Switch "curly dark hair" to "wavy black hair" in the listing below and write out again only the lines between the ones holding "From what is" and "1761 centimetres", inclusive, with everything else left as it is.

>> Begin

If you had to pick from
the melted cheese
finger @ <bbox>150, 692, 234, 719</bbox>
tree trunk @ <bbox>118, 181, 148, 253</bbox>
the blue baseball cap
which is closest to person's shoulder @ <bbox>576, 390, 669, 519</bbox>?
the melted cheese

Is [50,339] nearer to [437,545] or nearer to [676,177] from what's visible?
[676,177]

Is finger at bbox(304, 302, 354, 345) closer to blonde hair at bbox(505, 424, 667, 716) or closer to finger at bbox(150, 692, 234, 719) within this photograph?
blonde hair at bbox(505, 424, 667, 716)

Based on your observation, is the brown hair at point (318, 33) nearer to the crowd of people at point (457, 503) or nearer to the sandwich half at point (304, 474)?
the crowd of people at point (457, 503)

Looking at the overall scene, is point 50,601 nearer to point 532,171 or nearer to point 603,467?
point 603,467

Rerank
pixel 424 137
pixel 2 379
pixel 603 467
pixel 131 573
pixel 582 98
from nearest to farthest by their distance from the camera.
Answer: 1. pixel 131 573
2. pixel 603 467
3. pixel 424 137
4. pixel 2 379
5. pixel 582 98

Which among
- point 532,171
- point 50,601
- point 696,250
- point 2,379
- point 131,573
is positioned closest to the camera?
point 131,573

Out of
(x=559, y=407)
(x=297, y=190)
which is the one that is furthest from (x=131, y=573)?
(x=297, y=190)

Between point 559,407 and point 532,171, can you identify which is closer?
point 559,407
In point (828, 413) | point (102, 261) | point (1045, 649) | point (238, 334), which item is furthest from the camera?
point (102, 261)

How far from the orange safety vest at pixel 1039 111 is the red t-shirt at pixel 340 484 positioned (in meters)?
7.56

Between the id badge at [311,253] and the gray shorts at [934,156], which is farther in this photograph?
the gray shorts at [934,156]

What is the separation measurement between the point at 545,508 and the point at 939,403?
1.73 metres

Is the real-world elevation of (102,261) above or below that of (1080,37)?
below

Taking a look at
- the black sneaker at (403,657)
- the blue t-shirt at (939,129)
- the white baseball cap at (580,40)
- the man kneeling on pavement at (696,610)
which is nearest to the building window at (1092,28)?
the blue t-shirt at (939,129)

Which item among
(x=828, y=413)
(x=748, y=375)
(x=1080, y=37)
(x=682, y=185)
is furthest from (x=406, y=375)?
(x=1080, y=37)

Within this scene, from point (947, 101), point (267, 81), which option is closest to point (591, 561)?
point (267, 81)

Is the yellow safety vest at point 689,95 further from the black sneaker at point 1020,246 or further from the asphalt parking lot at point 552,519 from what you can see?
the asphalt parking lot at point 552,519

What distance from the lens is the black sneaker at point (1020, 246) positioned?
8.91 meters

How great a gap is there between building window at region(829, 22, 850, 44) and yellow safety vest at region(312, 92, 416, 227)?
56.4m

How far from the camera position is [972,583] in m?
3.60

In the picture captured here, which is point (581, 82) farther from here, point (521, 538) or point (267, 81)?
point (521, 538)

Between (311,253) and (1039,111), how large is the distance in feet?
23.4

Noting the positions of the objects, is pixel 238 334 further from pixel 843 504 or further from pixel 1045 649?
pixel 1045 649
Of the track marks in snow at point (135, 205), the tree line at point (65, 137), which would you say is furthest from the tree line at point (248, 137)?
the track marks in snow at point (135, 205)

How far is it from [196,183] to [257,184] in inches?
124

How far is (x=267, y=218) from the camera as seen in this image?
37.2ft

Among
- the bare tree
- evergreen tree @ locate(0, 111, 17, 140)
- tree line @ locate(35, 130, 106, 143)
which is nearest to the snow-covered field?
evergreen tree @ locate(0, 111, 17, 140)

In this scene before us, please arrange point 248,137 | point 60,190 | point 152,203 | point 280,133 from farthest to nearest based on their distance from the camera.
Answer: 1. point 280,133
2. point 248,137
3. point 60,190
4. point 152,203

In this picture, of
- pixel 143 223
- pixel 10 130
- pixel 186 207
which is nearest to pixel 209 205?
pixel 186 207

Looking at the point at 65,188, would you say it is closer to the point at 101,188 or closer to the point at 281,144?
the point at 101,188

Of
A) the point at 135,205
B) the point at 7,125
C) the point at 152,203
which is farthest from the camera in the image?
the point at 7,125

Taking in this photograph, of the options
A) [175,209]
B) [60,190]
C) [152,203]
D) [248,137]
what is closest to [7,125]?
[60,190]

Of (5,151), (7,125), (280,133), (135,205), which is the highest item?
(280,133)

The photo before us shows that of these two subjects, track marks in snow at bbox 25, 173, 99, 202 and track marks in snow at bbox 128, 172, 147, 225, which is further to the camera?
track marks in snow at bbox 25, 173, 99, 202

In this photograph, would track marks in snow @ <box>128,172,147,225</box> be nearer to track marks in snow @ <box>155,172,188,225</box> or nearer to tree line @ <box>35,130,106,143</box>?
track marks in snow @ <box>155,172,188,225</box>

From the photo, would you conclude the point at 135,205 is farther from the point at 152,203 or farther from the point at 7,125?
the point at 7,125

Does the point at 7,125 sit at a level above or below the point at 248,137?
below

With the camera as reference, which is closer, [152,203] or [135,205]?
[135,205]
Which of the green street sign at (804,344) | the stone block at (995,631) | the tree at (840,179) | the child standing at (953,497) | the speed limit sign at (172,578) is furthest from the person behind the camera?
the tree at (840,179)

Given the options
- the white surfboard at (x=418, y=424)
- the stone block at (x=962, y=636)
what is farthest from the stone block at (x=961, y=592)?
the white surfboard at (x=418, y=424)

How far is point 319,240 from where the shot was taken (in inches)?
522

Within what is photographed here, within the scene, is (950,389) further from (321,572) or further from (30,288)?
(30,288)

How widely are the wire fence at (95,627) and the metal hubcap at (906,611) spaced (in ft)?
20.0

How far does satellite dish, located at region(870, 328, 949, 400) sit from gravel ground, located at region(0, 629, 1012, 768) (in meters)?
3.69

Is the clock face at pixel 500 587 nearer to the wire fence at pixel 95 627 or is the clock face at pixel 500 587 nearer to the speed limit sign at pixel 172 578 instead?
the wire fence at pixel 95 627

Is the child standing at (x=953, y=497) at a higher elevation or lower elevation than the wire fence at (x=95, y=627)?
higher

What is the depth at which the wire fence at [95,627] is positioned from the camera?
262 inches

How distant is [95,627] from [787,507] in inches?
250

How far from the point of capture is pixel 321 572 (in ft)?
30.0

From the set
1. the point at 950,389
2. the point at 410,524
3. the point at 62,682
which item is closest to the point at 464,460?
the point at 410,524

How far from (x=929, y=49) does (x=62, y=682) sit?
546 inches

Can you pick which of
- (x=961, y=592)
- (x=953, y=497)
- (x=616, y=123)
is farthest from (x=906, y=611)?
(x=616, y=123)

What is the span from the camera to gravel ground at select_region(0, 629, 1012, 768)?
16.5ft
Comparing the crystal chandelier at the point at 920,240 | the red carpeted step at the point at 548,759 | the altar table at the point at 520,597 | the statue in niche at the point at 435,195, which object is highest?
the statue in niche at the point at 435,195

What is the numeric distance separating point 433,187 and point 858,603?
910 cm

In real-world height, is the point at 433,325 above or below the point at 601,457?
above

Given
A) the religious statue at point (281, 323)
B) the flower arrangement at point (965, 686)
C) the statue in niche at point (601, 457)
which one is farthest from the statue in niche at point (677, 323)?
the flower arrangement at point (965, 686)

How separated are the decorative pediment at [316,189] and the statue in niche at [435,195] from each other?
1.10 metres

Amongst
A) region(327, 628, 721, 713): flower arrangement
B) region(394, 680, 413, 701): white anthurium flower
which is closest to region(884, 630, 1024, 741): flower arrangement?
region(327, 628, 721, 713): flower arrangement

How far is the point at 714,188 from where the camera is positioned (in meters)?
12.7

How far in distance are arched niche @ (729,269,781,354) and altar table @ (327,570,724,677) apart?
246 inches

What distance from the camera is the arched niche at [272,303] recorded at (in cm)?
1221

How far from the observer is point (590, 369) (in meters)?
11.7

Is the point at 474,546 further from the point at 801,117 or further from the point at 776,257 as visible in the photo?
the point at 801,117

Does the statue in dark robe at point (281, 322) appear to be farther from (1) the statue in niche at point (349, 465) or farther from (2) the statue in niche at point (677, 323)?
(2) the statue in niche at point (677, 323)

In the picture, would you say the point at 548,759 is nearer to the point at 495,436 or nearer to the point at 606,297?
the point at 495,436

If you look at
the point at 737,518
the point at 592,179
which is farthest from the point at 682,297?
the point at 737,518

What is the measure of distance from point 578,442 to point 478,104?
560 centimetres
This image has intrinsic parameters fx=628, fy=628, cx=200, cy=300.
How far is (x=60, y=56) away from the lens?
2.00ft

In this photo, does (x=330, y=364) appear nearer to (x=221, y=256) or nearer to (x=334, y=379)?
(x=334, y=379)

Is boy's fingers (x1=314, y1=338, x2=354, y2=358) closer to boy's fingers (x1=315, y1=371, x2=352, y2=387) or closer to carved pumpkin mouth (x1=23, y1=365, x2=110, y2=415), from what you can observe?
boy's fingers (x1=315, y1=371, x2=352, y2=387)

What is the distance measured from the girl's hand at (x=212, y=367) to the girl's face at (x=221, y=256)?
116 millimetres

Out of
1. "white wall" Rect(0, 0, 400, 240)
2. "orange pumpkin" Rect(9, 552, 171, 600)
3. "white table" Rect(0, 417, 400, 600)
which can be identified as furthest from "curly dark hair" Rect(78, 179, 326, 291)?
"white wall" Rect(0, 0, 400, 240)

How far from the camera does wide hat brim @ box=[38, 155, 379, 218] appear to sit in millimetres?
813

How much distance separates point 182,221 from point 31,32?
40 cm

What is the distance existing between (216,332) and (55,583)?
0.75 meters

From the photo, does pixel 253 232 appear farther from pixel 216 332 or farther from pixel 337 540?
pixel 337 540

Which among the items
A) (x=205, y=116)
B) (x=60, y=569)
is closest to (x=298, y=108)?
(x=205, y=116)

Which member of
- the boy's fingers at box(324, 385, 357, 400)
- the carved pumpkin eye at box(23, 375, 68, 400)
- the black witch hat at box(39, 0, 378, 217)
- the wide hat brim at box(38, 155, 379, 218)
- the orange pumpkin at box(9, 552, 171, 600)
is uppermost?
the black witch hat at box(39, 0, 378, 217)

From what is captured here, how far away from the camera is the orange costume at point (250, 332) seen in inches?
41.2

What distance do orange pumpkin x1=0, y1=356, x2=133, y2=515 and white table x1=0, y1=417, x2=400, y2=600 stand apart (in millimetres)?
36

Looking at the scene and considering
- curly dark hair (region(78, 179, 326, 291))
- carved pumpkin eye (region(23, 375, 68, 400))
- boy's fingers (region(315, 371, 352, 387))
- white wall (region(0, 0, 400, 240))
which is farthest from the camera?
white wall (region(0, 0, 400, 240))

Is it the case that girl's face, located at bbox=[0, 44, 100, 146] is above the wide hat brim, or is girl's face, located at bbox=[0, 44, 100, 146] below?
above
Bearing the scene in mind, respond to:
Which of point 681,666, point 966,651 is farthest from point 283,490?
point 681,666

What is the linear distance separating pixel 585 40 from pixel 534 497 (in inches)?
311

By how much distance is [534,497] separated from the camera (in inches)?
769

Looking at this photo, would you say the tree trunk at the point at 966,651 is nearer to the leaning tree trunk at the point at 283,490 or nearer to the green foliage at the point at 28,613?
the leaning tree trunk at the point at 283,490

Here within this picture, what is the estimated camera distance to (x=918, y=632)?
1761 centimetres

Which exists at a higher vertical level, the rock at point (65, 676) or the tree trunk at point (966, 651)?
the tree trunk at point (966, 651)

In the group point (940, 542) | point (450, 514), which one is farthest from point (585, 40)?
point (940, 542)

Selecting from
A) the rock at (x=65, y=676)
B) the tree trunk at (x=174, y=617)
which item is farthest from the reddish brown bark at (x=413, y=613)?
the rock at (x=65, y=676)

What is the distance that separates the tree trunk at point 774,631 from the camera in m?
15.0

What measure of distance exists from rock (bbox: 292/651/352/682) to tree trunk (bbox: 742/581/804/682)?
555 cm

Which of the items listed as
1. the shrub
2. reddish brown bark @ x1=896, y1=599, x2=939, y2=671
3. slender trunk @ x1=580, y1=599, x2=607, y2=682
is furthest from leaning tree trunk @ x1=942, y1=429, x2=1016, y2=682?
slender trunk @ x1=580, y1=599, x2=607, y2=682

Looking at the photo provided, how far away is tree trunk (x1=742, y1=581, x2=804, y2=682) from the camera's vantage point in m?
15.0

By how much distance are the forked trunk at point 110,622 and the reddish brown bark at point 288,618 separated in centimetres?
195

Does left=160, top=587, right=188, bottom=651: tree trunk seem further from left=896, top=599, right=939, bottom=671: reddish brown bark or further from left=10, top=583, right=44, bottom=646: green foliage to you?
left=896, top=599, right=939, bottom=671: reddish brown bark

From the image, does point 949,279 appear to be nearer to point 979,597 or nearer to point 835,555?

>> End

Solution to the problem:
From what is captured here, how far away from the camera is the orange costume at point (250, 332) seen in inches?
41.2

What distance do orange pumpkin x1=0, y1=356, x2=133, y2=515 and white table x1=0, y1=417, x2=400, y2=600 stand apart (in millimetres)?
36

Looking at the scene and considering
- wavy black hair (region(78, 179, 326, 291))
- carved pumpkin eye (region(23, 375, 68, 400))
- boy's fingers (region(315, 371, 352, 387))
- white wall (region(0, 0, 400, 240))
which is farthest from the camera?
white wall (region(0, 0, 400, 240))

Is it the case that girl's face, located at bbox=[0, 44, 100, 146] is above the wide hat brim, or is girl's face, located at bbox=[0, 44, 100, 146] below?
above
Bearing the scene in mind, respond to:
Which of point 681,666, point 966,651 is farthest from point 283,490?
point 681,666

What is the linear distance separating pixel 585 40 from pixel 534 497 (in inches)?
311

By how much distance is [534,497] separated from the camera (in inches)?
769

Looking at this photo, would you say the tree trunk at the point at 966,651 is nearer to the leaning tree trunk at the point at 283,490 or nearer to the green foliage at the point at 28,613?
the leaning tree trunk at the point at 283,490

Here within this picture, what is the estimated camera distance to (x=918, y=632)?
1761 centimetres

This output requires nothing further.